Fifteen inmates, some of them convicted murderers show up each weekday morning at 6 a.m. for barber school. After two hours covering topics like barbershop management, there's lunch, then the inmates head for the barbershop where they are taught by instructor Bobby Mattison.

The inmates sharpen their skills on other Stateville inmates. Candidates for barber school must have a GED, and score perfect tens on their reading and math tests, and then convince Mattison they're serious about a career.

"What I look for basically is why you really want to be in the program," Mattison says. "Is it because you just want to get out of your cell, or is it because you really want to better yourself? " Or, is it an opportunity to get their hands on some scissors, or razors, that they couldn't otherwise possess in the prison setting? There's often just a single guard keeping an eye on the students, but security, or missing instruments, has never been a problem."

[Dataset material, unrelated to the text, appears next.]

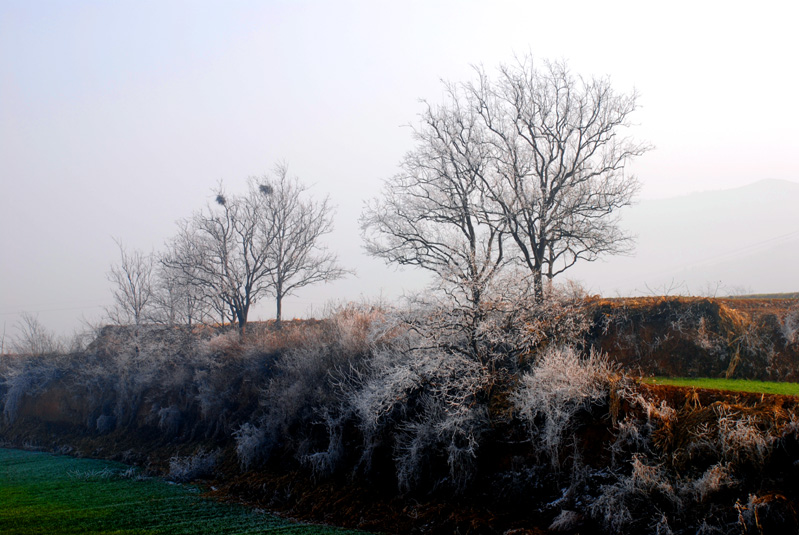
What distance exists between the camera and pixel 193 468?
20.9 m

The head of the Department of Corrections, Salvador Godinez, says they've never had an incident where an instrument couldn't be accounted for.

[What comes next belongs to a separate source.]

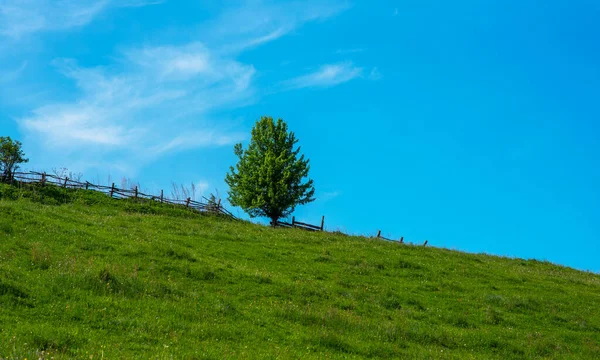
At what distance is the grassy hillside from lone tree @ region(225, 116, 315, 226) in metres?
23.7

"We have never had an incident here in the barber school where we have lost a tool, lost some equipment. Chemicals are used here to sanitize, we've had nothing of that sort happen," Godinez said.

Stateville's had a barber school for 30 years or so, but it wasn't until last November that the rules were changed so that inmates who completed 1,500 hours of training would actually get a state barber's license.

"It at least gives them the viable skill that can be made available to them in terms of employment when they leave our facilities," Godinez said.

"It's an opportunity to become a professional and produce some positive changes in who I am," student inmate Anthony Thomas said.

"Being able to cut hair and interact with people all day is something you don't really get to do when you're in a cell. So it's a great experience, it's a great learning curve," student inmate Joshua Minnitti added.

And the learning includes how to assess your customer's needs beyond a haircut, for example, how to listen when they want to chat.

"I already knew how to cut hair, but I didn't know how to be a barber. So this is a good thing to prepare you to get you back to society," student inmate Leon Cannon said.

Statewide, about 40 percent of all inmates are released within a year of their incarceration, so officials are now starting to reserve most of the spots in the class for inmates who are likely to be released soon, so they can make use of their license. But classes do include inmates like Albert Domagala, who gave FOX 32's Larry Yellen a trim.

Domagala laughed and told Yellen he had nothing to be afraid of when he asked about his murder conviction. He's serving 40 years for murder, but the Illinois Supreme Court recently ordered another look at his conviction.

There are barber colleges in three other Illinois prisons, but Stateville is the only maximum security correctional center to have such a program.

Four correctional centers in Illinois are now training barbers, but Stateville is the only maximum security prison with such a program.